Dinner with her and her son, my in-situ brother another great airplane guy. He and I battled a few years ago over things said about things within this family that I though hurtful to all, me included. I got handed my ass and we didn't speak for the better portion of a year. But here we were last night, repaired, hugging and weeping on each other’s shoulders, missing his dad, my OWM, and this new death, our friend of 30 years, Mike.

Still, when that obit says family and friends, I wonder why is has taken me to age 61 to learn that families often circle the wagons after a death, and really do go family, no matter how many times you’ve been around their Thanksgiving table. No memorial service for Mike, he’s been gone 3 weeks says this obit I find after a brief search, and there’s no one to complain to. Just condolences to his wife.

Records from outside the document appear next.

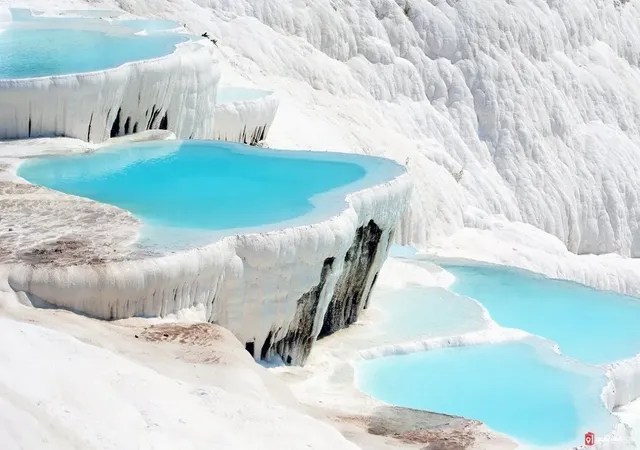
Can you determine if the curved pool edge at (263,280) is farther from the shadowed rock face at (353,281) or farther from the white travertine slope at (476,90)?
the white travertine slope at (476,90)

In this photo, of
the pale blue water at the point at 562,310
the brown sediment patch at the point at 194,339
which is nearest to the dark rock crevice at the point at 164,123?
the pale blue water at the point at 562,310

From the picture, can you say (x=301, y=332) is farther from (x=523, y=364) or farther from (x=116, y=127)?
(x=116, y=127)

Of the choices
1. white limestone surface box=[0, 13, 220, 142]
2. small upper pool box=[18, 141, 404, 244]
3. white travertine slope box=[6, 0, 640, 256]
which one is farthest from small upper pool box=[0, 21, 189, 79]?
white travertine slope box=[6, 0, 640, 256]

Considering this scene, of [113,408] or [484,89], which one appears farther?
[484,89]

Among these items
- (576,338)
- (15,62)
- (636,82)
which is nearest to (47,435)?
(576,338)

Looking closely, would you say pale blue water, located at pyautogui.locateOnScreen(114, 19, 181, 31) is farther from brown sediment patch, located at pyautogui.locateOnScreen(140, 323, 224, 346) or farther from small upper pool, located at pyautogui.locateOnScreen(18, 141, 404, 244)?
brown sediment patch, located at pyautogui.locateOnScreen(140, 323, 224, 346)

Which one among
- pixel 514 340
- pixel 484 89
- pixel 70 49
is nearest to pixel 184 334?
pixel 514 340
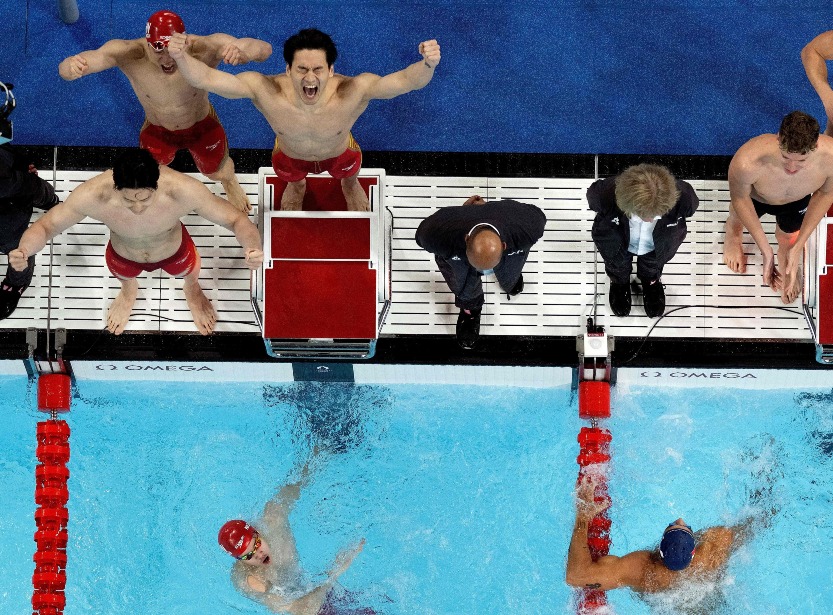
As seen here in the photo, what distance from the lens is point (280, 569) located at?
5.45 m

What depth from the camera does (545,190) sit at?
18.0ft

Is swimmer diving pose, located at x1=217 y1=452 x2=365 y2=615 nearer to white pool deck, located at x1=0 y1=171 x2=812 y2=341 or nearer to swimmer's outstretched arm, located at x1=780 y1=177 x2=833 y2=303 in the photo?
white pool deck, located at x1=0 y1=171 x2=812 y2=341

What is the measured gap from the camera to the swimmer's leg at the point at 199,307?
521 cm

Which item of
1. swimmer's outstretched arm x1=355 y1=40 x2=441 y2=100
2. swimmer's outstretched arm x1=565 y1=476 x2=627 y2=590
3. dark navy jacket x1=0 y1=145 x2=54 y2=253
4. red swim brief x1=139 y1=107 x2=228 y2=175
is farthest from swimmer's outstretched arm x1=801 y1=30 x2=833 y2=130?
dark navy jacket x1=0 y1=145 x2=54 y2=253

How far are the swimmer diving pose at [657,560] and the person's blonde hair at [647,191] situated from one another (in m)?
1.83

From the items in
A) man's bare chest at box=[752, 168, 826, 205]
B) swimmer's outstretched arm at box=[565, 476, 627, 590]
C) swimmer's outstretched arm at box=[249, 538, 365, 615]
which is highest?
man's bare chest at box=[752, 168, 826, 205]

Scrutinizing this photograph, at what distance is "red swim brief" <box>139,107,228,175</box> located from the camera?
16.1 feet

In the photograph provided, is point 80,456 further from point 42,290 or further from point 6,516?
point 42,290

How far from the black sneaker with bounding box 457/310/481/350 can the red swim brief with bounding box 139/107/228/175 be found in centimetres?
171

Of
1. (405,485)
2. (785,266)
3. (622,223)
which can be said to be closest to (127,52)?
(622,223)

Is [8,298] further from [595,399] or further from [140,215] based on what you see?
[595,399]

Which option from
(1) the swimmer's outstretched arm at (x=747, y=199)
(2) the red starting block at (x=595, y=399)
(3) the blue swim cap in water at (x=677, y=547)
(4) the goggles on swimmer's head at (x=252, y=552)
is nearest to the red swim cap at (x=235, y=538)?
(4) the goggles on swimmer's head at (x=252, y=552)

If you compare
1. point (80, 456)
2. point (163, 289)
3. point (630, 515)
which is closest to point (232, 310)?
point (163, 289)

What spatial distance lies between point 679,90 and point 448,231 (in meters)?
2.52
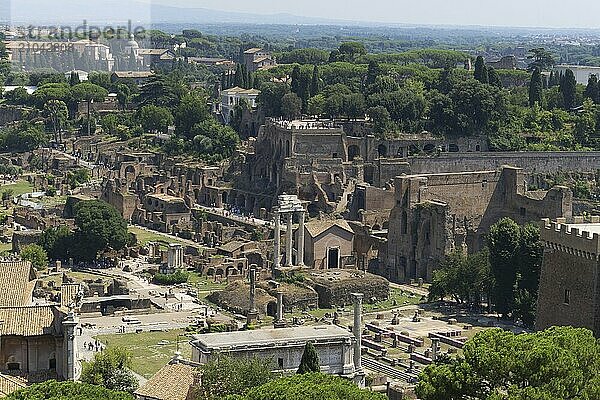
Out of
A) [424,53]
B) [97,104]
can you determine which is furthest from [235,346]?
[424,53]

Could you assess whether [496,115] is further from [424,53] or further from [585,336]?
[424,53]

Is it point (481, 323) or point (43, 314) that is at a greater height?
point (43, 314)

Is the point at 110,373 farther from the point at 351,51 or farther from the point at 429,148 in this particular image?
the point at 351,51

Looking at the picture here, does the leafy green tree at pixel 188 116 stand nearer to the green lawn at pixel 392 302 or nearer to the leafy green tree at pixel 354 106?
the leafy green tree at pixel 354 106

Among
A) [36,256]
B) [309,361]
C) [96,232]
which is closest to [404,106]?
[96,232]

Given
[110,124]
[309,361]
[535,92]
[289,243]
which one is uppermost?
[535,92]

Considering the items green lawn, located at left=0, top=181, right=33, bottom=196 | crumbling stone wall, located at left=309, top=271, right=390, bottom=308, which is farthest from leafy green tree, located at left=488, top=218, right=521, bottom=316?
green lawn, located at left=0, top=181, right=33, bottom=196

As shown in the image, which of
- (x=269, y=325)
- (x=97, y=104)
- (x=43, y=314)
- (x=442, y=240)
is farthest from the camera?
(x=97, y=104)
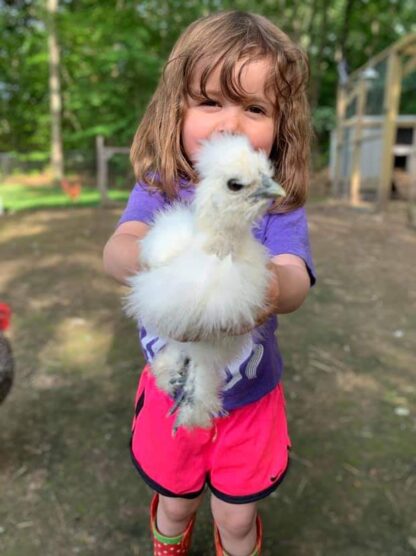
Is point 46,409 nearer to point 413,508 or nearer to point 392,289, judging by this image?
point 413,508

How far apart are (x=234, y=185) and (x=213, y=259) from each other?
136 mm

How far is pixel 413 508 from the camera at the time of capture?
7.29 ft

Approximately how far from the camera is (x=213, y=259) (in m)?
0.96

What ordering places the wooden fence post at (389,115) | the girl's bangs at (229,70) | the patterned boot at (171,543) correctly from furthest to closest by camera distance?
the wooden fence post at (389,115), the patterned boot at (171,543), the girl's bangs at (229,70)

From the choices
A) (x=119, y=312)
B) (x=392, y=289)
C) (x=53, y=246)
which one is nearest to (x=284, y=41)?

I drive home. I sleep. I wake up to run with this poodle in the freezing slush. I run past the landscapers house, the one we had to call the police on for breach of the blower law, the one that threatened me, fought with my partner, the one known throughout the area as combative and angry. The one who's brother started his own company because he won’t work with him. He’s out in the frozen rain trying to prop up a Santa that insists on blowing over in the slightest breeze, and damn it all I instinctively wave. He glares at me, stares me past his house to the top of the corner. All I want to do is say I’m sorry for something, anything, and help him wire or twine Santa up in his yard so that he’s looking out from the waist-high, defiant, ironic “MERRY CHRISTMAS” letters in his yard at the people passing by, many of whom have every reason to love a man, no matter what.